Dataset records
·····

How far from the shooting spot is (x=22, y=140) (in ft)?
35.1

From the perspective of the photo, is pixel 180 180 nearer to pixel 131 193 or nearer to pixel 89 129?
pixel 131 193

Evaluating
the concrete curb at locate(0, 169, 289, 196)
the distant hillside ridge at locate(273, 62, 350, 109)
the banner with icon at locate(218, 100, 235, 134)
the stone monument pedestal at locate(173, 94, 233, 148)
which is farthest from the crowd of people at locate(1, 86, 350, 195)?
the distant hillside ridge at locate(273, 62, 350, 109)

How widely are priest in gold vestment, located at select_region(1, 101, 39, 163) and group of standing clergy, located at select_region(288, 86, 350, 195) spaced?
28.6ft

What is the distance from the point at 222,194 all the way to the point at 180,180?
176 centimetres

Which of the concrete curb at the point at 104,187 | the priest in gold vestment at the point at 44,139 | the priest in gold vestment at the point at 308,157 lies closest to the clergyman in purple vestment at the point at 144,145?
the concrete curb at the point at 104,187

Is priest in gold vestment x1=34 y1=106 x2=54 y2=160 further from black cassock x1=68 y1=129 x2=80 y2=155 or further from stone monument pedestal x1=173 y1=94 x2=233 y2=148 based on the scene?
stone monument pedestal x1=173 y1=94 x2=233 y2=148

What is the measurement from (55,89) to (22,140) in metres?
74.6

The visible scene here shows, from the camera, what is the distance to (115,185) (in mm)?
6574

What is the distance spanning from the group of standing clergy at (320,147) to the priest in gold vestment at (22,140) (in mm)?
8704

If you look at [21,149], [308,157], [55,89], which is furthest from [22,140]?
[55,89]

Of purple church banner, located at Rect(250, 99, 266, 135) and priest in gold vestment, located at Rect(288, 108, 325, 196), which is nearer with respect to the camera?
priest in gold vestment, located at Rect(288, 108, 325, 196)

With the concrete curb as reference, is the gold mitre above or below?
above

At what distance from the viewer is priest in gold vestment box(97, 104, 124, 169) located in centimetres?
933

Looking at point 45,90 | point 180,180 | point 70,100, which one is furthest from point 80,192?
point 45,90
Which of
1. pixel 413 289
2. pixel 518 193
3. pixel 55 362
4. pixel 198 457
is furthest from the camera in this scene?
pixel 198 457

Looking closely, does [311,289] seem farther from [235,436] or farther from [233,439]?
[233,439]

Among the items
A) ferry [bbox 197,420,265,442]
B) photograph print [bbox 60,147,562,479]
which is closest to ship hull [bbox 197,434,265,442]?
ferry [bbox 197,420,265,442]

·····

> [Instruction]: Rescale the lines starting at the line that contains "Looking closely, does" and ending at the last line of the dataset records, both included, by copying them in full. In the answers only, multiply every coordinate by 2.3 and round to whole numbers, rounding halves up, and leave all other numbers unchanged.

> [Answer to this exercise]:
Looking closely, does [311,289] seem farther from [235,436] or farther from [233,439]?
[536,1010]

Among the items
A) ferry [bbox 197,420,265,442]
B) photograph print [bbox 60,147,562,479]
which is closest to ship hull [bbox 197,434,265,442]?
ferry [bbox 453,966,610,1017]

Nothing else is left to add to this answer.